Ideally, there is a solution which can be found which will respect $PATH.

This is also a possible security issue because if a serious vulnerability is patched in gpg in the future and the patched gpg is installed in a different location, this program would continue using the old gpg until it was removed (which may never happen on a production system).

It is worth mentioning that even when I am deleting the cache file before each time gopass is run, I am still seeing fast response times:

$ time rm -f "${XDG_CONFIG_HOME:-~/.config}/gopass/gpg-binary.loc" && gopass show -C my_password
Entry 'my_password' not found. Starting search...
Found exact match in 'my_folder/my_password'
✔ Copied my_folder/my_password to clipboard.

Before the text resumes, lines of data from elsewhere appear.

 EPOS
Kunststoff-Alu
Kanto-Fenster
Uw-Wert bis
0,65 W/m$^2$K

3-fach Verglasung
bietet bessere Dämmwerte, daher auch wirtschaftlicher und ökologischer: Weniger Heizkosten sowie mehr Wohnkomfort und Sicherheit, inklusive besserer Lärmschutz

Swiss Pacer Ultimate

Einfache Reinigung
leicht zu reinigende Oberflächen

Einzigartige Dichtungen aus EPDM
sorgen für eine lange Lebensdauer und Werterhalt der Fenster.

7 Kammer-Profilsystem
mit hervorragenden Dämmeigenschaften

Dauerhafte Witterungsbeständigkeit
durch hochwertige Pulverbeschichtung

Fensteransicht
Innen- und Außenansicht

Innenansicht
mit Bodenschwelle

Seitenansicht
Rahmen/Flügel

Will clear in 45 seconds.
login: user_name
password: ********


real	0m0.377s
user	0m0.169s
sys	0m0.263s

By not maintaining the cache file in the first place, this would actually be (slightly) faster.

Perhaps there is a clever solution which leverages the parallelism of Go to search all components of $PATH for the gpg binary at the same time?

The Patch Case

If, after evaluating the above, the decision is still wont-fix, would you at least consider a fall-back path in the code, where:

• the cached binary is no longer found (error)
• fall back to searching $PATH and, if finding a gpg binary, update the cache

This is not ideal because it still breaks a basic invariant on how programs should behave with $PATH (it took me a while to find this bug - I really was not expecting for $PATH to be ignored!), but at least it stops gopass from failing because of a "missing" gpg when there is a valid gpg in $PATH.

[dominikschulz]

@siriobalmelli Thank you for detailing your reasoning. Please have a look at #1684 and let me know what you think.

[siriobalmelli]

This seems like the right way to go, I appreciate your work on this 😄

I'll keep this open until #1684 goes through and then I'll test on my end also.

[siriobalmelli]

Looking good, thank you again @dominikschulz for your assistance getting this sorted.